• **ACTION ITEM**:
Look at the entries below and restate word for word the lines from the first through the one that has "common name: pack rat or woodrat".

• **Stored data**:

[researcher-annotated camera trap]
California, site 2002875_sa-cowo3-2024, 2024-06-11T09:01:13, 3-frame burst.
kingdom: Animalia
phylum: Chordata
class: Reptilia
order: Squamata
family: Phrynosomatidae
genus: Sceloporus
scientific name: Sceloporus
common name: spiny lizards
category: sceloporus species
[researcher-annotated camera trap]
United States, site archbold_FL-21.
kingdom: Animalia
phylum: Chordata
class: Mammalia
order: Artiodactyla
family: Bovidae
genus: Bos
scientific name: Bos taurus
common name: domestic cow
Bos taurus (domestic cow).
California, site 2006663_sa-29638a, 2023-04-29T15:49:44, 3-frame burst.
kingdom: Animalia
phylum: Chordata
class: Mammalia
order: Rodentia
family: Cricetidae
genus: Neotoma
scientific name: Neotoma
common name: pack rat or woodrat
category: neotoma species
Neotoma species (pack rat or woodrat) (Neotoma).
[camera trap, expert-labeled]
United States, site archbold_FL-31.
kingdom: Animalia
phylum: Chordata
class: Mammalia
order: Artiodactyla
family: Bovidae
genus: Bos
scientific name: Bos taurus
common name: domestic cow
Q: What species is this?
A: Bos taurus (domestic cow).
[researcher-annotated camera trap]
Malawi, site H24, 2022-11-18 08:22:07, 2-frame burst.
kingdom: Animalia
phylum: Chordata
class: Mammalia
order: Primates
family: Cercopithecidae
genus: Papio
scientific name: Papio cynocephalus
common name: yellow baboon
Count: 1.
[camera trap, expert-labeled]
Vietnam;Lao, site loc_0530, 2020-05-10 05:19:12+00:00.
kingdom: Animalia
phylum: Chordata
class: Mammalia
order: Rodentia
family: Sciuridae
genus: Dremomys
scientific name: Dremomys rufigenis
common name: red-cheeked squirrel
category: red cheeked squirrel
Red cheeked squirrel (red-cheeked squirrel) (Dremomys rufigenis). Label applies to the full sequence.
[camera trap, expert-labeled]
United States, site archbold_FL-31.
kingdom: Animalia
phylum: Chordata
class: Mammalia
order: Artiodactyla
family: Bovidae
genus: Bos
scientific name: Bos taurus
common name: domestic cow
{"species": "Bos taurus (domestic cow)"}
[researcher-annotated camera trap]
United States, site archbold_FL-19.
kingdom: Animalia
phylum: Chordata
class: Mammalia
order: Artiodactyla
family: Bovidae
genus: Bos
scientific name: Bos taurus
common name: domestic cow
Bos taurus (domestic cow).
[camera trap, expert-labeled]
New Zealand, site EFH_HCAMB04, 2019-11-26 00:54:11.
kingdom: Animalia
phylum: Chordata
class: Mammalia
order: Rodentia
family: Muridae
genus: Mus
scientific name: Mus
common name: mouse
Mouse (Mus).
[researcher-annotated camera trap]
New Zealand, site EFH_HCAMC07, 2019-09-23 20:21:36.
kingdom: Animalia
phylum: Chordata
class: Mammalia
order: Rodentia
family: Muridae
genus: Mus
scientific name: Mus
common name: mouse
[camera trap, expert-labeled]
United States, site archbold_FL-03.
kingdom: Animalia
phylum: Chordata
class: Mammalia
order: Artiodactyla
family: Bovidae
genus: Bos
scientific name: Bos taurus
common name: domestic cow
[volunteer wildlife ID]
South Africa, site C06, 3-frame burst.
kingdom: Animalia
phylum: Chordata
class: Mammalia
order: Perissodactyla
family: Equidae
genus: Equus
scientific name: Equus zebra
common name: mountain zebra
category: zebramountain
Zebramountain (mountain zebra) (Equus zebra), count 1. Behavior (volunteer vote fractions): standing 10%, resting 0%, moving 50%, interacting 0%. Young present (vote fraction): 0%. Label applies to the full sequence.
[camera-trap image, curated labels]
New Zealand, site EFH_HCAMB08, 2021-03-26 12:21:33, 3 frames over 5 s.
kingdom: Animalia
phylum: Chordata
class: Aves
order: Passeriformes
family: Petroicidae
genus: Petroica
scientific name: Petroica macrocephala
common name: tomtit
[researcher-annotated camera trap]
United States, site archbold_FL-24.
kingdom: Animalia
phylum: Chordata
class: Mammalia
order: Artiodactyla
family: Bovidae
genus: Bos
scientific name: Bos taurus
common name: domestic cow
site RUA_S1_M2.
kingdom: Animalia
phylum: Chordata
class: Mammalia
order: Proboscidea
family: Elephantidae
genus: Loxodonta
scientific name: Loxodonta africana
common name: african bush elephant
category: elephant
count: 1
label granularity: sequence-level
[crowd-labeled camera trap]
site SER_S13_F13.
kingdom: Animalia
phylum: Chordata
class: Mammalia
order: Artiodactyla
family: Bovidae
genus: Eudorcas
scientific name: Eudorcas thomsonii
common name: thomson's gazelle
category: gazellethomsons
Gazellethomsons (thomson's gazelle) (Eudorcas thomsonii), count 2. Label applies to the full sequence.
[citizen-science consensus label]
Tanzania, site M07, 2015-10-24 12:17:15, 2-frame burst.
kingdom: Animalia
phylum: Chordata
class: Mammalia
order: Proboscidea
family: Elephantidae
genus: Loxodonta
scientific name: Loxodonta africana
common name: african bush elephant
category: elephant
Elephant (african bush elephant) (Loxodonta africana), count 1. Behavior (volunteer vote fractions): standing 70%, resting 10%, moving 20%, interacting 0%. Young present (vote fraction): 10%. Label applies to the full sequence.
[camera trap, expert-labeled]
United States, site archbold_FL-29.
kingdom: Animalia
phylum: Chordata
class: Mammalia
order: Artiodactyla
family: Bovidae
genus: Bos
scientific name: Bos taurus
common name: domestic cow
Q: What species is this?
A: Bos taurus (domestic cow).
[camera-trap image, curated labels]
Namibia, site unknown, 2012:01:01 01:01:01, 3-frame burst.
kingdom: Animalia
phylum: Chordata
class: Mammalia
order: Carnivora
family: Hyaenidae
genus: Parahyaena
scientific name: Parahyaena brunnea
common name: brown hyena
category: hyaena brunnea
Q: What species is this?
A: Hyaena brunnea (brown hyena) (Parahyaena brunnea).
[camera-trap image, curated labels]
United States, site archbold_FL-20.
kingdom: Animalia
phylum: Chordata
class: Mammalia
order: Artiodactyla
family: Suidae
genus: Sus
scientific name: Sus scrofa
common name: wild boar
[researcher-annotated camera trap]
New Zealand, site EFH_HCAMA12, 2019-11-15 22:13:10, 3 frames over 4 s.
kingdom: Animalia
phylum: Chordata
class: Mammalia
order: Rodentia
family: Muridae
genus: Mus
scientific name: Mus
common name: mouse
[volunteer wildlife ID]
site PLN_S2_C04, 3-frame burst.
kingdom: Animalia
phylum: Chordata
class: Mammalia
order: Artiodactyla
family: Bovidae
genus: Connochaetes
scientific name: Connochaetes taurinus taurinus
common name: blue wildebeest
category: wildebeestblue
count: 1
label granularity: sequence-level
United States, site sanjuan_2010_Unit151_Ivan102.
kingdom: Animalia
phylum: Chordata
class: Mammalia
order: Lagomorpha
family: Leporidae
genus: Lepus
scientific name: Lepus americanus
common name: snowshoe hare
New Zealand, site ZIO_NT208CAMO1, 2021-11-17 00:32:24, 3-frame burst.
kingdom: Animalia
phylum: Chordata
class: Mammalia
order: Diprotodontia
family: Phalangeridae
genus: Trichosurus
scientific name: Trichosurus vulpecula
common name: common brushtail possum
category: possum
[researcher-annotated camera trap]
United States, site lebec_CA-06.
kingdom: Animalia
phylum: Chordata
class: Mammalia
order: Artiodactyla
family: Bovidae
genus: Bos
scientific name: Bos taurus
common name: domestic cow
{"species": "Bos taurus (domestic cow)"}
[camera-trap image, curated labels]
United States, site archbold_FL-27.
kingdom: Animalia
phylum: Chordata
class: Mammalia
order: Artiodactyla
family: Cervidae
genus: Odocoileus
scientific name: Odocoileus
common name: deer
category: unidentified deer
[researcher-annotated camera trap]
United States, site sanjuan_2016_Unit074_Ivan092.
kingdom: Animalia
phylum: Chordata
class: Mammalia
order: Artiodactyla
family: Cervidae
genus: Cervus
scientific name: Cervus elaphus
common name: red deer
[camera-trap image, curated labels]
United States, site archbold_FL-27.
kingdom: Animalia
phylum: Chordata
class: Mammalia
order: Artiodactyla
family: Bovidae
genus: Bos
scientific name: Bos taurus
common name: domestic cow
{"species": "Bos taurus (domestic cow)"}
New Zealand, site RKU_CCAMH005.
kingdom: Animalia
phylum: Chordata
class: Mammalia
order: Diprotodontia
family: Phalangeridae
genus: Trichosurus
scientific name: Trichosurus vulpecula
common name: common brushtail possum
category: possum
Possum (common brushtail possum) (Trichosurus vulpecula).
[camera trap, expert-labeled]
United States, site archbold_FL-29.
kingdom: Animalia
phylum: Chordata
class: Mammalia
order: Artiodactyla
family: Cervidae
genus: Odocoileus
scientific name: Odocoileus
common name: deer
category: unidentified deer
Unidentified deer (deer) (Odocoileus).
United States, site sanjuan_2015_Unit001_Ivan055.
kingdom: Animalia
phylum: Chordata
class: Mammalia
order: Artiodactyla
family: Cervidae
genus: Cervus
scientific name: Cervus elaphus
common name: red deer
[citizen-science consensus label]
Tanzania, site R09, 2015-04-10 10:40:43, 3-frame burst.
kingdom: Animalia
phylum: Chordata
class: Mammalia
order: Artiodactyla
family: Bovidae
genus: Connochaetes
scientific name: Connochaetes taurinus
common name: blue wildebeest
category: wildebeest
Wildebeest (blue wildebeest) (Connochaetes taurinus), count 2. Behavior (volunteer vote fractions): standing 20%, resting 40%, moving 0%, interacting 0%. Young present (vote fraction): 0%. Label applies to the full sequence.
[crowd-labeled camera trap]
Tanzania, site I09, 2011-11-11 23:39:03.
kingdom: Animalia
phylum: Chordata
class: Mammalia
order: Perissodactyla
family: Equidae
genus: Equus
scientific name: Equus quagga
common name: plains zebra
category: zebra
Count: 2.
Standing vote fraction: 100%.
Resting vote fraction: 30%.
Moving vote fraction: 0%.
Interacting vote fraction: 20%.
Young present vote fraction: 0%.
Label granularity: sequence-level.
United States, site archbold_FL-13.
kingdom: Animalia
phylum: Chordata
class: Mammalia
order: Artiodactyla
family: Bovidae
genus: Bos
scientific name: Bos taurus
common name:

• **RESULT FOR THIS TASK**:
[researcher-annotated camera trap]
California, site 2002875_sa-cowo3-2024, 2024-06-11T09:01:13, 3-frame burst.
kingdom: Animalia
phylum: Chordata
class: Reptilia
order: Squamata
family: Phrynosomatidae
genus: Sceloporus
scientific name: Sceloporus
common name: spiny lizards
category: sceloporus species
[researcher-annotated camera trap]
United States, site archbold_FL-21.
kingdom: Animalia
phylum: Chordata
class: Mammalia
order: Artiodactyla
family: Bovidae
genus: Bos
scientific name: Bos taurus
common name: domestic cow
Bos taurus (domestic cow).
California, site 2006663_sa-29638a, 2023-04-29T15:49:44, 3-frame burst.
kingdom: Animalia
phylum: Chordata
class: Mammalia
order: Rodentia
family: Cricetidae
genus: Neotoma
scientific name: Neotoma
common name: pack rat or woodrat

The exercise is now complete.